The 28-year-old became the first ever British female boxer to qualify for the Olympics by reaching the semi-finals of the World Championships in China in May – going on to win bronze in the lightweight category.
Prior to that, Jonas had won European bronze in 2011 at light welterweight and was England’s No.1, but after dropping down a category she saw off stiff competition from Amanda Coulson and Chantelle Cameron to earn her shot at the Olympics.
Jonas was handed a tough first round draw against American Quanitta Underwood but she still harbours hopes of improving on her World Championship performance.
“I want to change my world bronze into gold come the Games so it’s a case of working as hard as I have been between now and the competition, and then that little bit more,” she said.
“To be honest not many people expected me to come back with a medal from the worlds, I went there to make sure I qualified.
“To medal guaranteed my spot at the Games so in a sense I feel like the pressure is off now, I can go out and there and do what I do and perform.
“We are going in to the Games to do what we always do, it’s a huge event but at the end of the day it is still a tournament for us.

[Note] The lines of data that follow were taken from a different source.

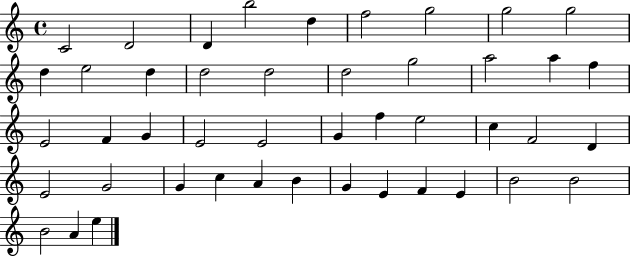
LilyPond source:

{
  \clef treble
  \time 4/4
  \defaultTimeSignature
  \key c \major
  c'2 d'2 | d'4 b''2 d''4 | f''2 g''2 | g''2 g''2 | \break d''4 e''2 d''4 | d''2 d''2 | d''2 g''2 | a''2 a''4 f''4 | \break e'2 f'4 g'4 | e'2 e'2 | g'4 f''4 e''2 | c''4 f'2 d'4 | \break e'2 g'2 | g'4 c''4 a'4 b'4 | g'4 e'4 f'4 e'4 | b'2 b'2 | \break b'2 a'4 e''4 | \bar "|."
}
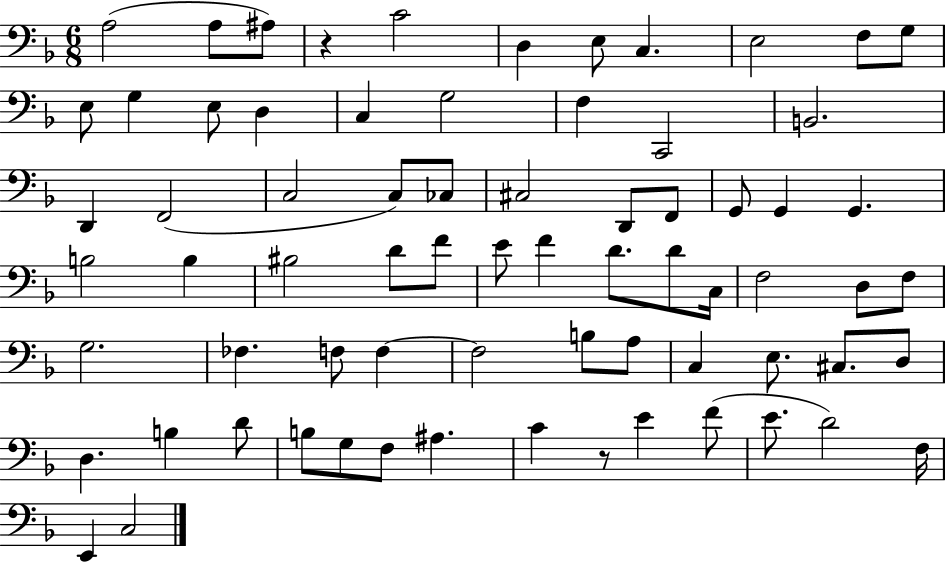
A3/h A3/e A#3/e R/q C4/h D3/q E3/e C3/q. E3/h F3/e G3/e E3/e G3/q E3/e D3/q C3/q G3/h F3/q C2/h B2/h. D2/q F2/h C3/h C3/e CES3/e C#3/h D2/e F2/e G2/e G2/q G2/q. B3/h B3/q BIS3/h D4/e F4/e E4/e F4/q D4/e. D4/e C3/s F3/h D3/e F3/e G3/h. FES3/q. F3/e F3/q F3/h B3/e A3/e C3/q E3/e. C#3/e. D3/e D3/q. B3/q D4/e B3/e G3/e F3/e A#3/q. C4/q R/e E4/q F4/e E4/e. D4/h F3/s E2/q C3/h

“And whatever tournament we go to we expect medals, Team GB is one of the best in the world so we are going there to do well and get medals.”
Jonas, and the other 35 female boxers competing, will all be making history this summer with London 2012 the first Olympics to see women enter the ring – and she is determined to enjoy the ride.
“Since 2009 when women’s boxing was added to the Olympics this has been a dream for me, I was already England no.1 by then, albeit it at a different weight,” she added.
“This is our first Olympics, we are the pioneers for women’s boxing so we need to make sure we enjoy ourselves, do our best and hopefully come back with a medal.”